Translate this sentence from the text below on recent disasters and the story of Job into Spanish: "The people of New Orleans can tell you stories about the destructive power of water."

**Document segment:**
----

School Stabbings, Malaysian Planes, Washington Mudslides, and God

School Stabbings, Malaysian Planes, Washington Mudslides, and God

A community is trying to make sense today of a student’s vicious stabbing rampage in a Pennsylvania high school’s hallways yesterday morning.

The people of Malaysia are hoping that a faint ping from the Indian Ocean will locate their missing loved ones who boarded a plane on March 8.

A mudslide recently in Washington mudslide brought swift death and destruction on a calm day.

The people of New Orleans can tell you stories about the destructive power of water. A raging hurricane named Katrina collapsed dams, washed away levies, and overran sandbags. Every hedge of protection set up against the tide was futile. It took everything in its path and sent wise people in search of higher ground.

What do we do when the hedge of protection that separates us from disaster is removed? And is there even a hedge? We are confronted with a 24-hour news cycle that keeps announcing bad things happening to seemingly good people. How do Christians speak of God in these moments?

Job’s Story

A good starting place might be the story of Job. You might say that his plane went down, a mudslide hit him, and a hurricane came crashing in. According to the story, it was God who moved the hedge and let it happen. But that is not the end of the story.

The story begins with God bragging about Job—upright, blameless, devout, greatest man among the people of the East, a righteous man with a fully devoted heart, and a man of integrity. This is Billy Graham, Mother Teresa, and Saint Francis of Assisi all rolled into one holy man. This is not just a nice guy; this is the most righteous man on all the earth. And God is the one saying all these good things about him.

God said to Satan, ‘Have you noticed my friend Job?
There’s no one quite like him—
honest and true to his word, totally devoted to God and hating evil.’

Satan retorted,
‘So do you think Job does all that out of the sheer goodness of his heart?

----

**Entries provided:**
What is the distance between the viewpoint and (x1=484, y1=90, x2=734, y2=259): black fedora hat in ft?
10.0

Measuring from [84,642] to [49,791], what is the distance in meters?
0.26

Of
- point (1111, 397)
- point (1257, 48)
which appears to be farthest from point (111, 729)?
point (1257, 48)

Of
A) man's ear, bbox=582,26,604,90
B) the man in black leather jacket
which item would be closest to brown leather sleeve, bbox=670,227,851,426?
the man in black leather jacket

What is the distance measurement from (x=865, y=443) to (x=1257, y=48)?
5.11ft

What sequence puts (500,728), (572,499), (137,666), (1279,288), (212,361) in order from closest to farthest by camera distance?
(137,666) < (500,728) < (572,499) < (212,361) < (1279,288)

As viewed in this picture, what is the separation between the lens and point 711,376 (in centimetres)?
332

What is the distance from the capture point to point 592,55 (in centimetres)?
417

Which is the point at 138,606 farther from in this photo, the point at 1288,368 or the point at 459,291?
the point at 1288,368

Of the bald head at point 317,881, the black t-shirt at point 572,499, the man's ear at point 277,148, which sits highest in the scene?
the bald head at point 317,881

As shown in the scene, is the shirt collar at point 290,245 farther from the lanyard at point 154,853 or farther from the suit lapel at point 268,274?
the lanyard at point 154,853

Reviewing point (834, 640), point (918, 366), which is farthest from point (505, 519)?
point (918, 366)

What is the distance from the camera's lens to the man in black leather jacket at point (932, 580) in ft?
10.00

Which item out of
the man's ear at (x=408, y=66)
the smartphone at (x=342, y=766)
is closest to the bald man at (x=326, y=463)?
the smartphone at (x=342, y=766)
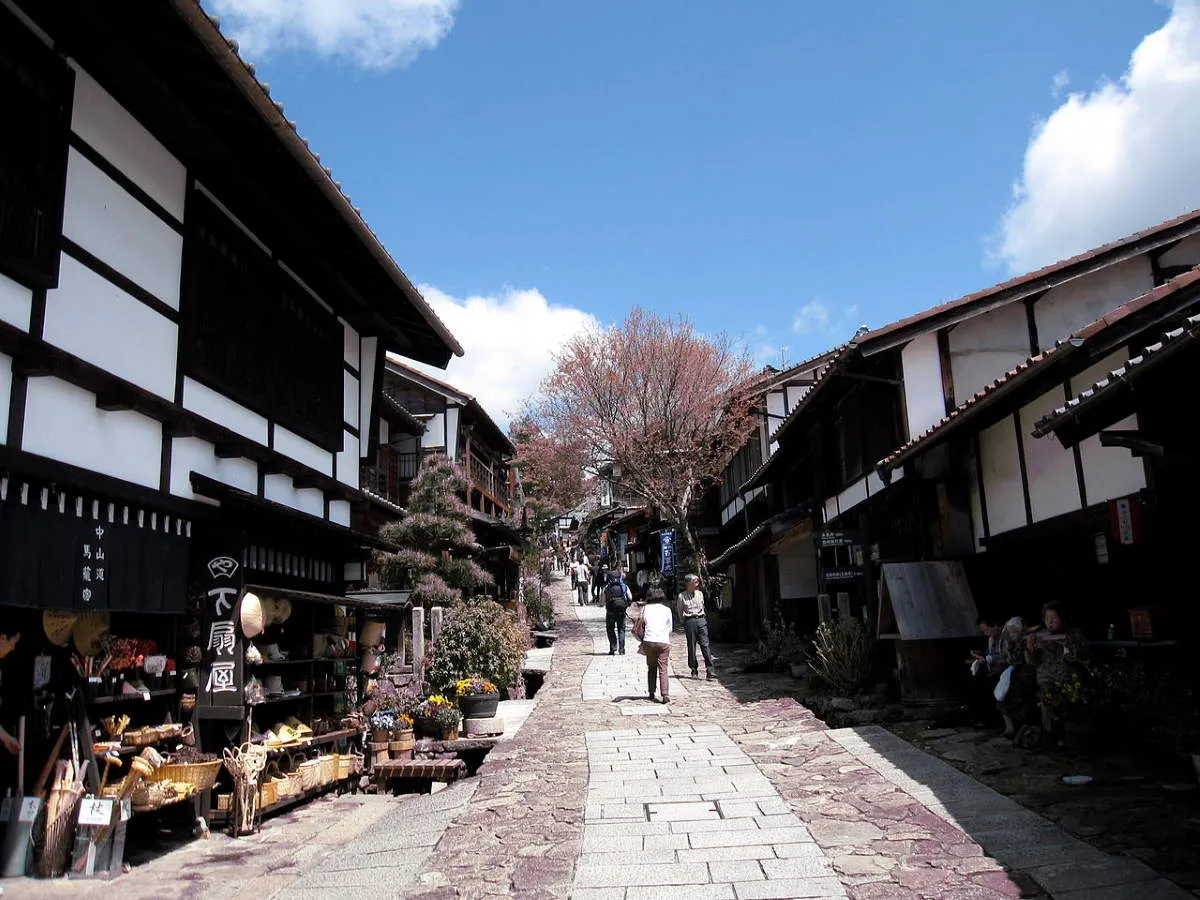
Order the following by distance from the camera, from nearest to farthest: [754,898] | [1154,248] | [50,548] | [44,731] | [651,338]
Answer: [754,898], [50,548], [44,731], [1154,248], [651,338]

----

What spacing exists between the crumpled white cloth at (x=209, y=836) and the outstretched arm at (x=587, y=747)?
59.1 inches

----

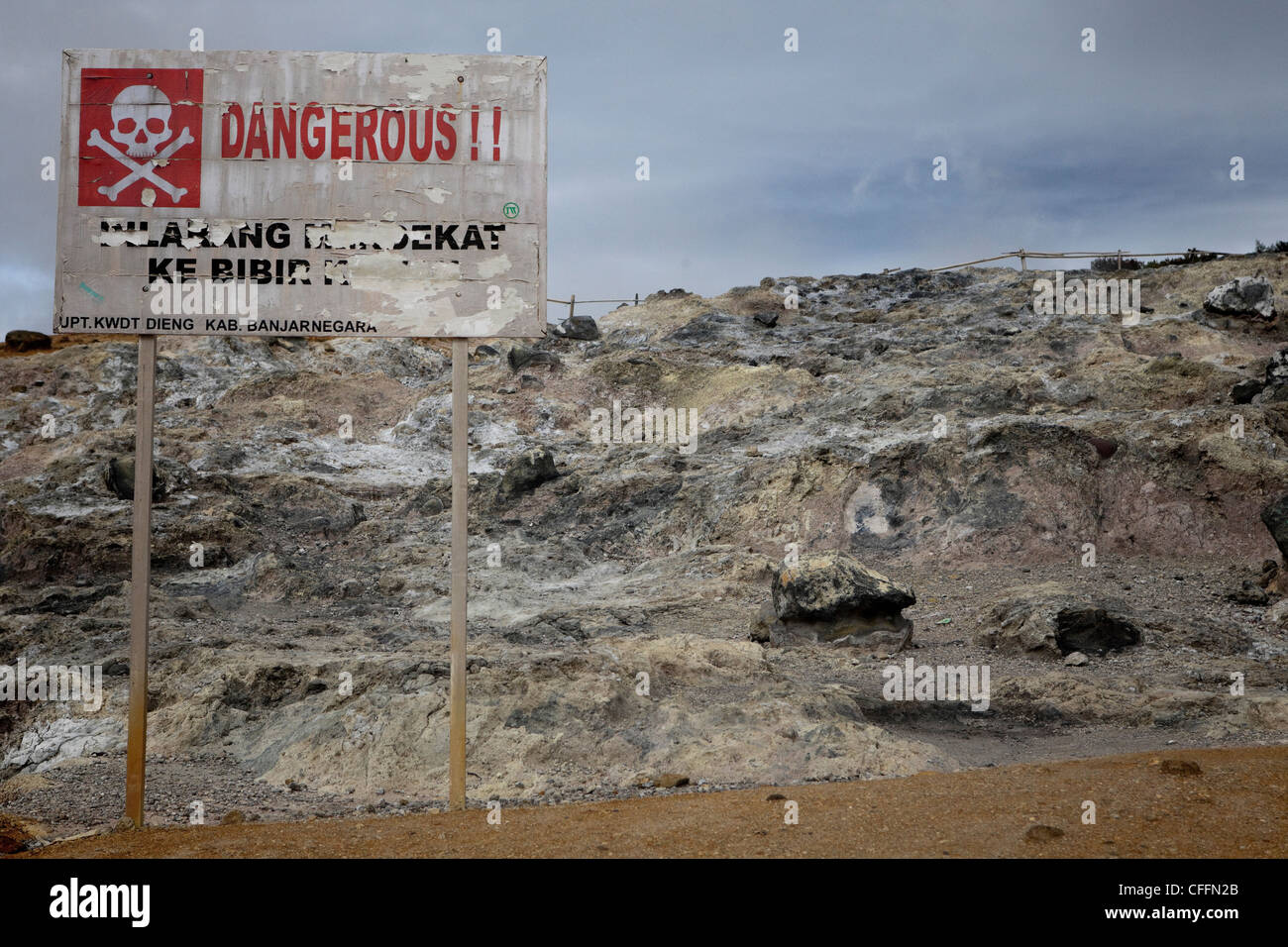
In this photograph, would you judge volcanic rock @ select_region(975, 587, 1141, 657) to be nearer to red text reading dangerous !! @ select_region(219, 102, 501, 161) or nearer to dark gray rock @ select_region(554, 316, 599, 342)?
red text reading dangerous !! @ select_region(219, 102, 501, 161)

----

**Correct answer:** La gente de Nueva Orleans puede contarte historias sobre el poder destructivo del agua.